Classmates of missing Mexico students: ‘We are all like brothers here’

One month after 43 students disappeared, schoolmates say government wants to get rid of them and their schools

At the Ayotzinapa Normal School in Mexico’s Guerrero state, the revolutionary spirit among students remains unbowed in spite of events that have robbed them of 46 classmates. “My nickname is Cienfuegos,” said student Salvador Castro Fernández, in reference to a companion of Che Guevara, the Marxist icon and key figure of the Cuban Revolution.

Murals of Guevara and Mexican rebel leaders like Emiliano Zapata adorn the walls of the dilapidated Ayotzinapa teachers college in Tixtla, Guerrero, where the normalistas, or students, go by nicknames of famous leftist leaders. In a nod to notorious revolutionaries, the school — part of a network of teacher training colleges — offers free education to the rural poor and indigenous.

Ayotzinapa students were protesting government education reforms in nearby Iguala on Sept. 26 — reforms, they say, that will raise fees and make it impossible for them to afford school. Police opened fire on the demonstrators, killing three students and three bystanders. In the aftermath, 43 students were disappeared. One month later, they remain missing.

Student activists previously took over highway tollbooths and hijacked buses to protest government policies. And Mexican media have labeled the Ayotzinapa students as radical for their actions. But classmates of the missing students accuse the administration of President Enrique Peña Nieto of criminalizing them in an attempt to shut down the normal schools as part of government effort to privatize education.

Students say their 43 classmates were “disappeared” for speaking out against government policies. “The message to us was to stop any social protest in the country,” said Carlos Pérez, a 20-year-old Ayotzinapa student and survivor of the Sept. 26 violence in Iguala. “Unfortunately, the state will always try to criminalize social organizations and bribe the media to discredit [our] protests.”

The Iguala attacks, he said, are part of a wider government effort to rid Mexico of the teacher college system, established by former President Lázaro Cárdenas in the 1920s, and replace it with privatized education.

Pérez told Al Jazeera that local police did not attempt a dialogue before shooting the demonstrators. Iguala police “immediately opened fire on us,” he said.

_Given problem 1_:
Reproduce the passage of the article about the missing Ayotzinapa students from "One month after" up to and including "poor and indigenous.".

_Exercise input_:
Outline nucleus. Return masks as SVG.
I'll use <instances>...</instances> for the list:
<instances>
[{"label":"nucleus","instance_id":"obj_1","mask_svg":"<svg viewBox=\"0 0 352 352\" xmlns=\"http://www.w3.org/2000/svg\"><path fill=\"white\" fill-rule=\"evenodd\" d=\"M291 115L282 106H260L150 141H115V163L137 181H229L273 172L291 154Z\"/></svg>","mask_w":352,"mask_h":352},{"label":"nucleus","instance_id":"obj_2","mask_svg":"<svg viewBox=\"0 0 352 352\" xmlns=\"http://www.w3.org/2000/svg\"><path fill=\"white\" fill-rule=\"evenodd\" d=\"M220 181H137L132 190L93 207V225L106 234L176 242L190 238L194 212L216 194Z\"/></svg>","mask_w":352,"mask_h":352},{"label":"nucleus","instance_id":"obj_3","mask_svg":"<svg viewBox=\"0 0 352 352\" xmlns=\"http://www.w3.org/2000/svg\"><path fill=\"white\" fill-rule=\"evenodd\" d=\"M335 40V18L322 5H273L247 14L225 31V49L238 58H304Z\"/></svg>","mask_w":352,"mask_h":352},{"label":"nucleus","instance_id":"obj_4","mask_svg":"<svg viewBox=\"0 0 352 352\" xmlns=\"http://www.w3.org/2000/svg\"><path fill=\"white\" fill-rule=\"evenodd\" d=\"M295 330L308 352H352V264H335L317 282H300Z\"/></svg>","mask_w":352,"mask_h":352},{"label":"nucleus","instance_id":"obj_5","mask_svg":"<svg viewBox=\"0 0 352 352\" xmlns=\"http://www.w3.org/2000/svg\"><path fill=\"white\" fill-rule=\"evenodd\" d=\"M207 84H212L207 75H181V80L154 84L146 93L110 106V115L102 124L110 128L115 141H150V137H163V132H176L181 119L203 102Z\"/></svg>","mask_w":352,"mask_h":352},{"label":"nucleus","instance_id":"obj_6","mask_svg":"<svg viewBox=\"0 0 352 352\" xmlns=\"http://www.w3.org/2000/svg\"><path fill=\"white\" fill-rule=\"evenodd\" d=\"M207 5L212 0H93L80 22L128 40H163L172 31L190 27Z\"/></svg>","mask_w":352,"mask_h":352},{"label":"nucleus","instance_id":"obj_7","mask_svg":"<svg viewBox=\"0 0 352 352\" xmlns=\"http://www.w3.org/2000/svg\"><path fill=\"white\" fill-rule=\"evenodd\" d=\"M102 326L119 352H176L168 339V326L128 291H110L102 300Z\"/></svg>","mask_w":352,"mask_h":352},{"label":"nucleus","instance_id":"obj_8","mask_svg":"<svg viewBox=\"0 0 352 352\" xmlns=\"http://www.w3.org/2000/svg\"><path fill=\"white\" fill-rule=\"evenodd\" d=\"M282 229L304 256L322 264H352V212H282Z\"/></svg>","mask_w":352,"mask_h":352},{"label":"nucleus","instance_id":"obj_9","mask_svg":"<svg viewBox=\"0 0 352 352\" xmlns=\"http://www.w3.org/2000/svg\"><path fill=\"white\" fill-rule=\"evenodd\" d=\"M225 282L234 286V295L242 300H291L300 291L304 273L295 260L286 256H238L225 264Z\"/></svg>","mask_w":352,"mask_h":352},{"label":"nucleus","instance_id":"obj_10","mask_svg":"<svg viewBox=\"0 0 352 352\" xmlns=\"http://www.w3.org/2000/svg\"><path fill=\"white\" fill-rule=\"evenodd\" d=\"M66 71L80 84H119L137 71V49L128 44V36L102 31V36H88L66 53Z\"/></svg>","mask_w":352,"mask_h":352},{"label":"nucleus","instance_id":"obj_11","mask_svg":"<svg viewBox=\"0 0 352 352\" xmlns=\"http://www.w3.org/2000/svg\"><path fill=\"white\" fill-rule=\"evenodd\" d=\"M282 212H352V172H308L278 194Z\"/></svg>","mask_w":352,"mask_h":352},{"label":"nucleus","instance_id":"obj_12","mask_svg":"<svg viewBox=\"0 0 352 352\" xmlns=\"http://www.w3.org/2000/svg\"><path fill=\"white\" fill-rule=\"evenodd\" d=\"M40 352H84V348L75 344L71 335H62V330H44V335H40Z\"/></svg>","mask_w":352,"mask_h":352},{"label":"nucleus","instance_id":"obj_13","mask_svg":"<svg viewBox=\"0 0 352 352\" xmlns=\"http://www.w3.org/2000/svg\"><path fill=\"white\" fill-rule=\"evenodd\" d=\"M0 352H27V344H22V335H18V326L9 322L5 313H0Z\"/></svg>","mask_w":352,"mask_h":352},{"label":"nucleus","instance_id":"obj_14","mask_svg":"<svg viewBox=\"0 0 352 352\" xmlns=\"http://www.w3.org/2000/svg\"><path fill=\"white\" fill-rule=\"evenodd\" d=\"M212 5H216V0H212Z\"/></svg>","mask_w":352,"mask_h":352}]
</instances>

_Given problem 2_:
Gather every line of the rows that contains the string "instances".

_Written response 1_:
One month after 43 students disappeared, schoolmates say government wants to get rid of them and their schools

At the Ayotzinapa Normal School in Mexico’s Guerrero state, the revolutionary spirit among students remains unbowed in spite of events that have robbed them of 46 classmates. “My nickname is Cienfuegos,” said student Salvador Castro Fernández, in reference to a companion of Che Guevara, the Marxist icon and key figure of the Cuban Revolution.

Murals of Guevara and Mexican rebel leaders like Emiliano Zapata adorn the walls of the dilapidated Ayotzinapa teachers college in Tixtla, Guerrero, where the normalistas, or students, go by nicknames of famous leftist leaders. In a nod to notorious revolutionaries, the school — part of a network of teacher training colleges — offers free education to the rural poor and indigenous.

_Written response 2_:
I'll use <instances>...</instances> for the list:
<instances>
</instances>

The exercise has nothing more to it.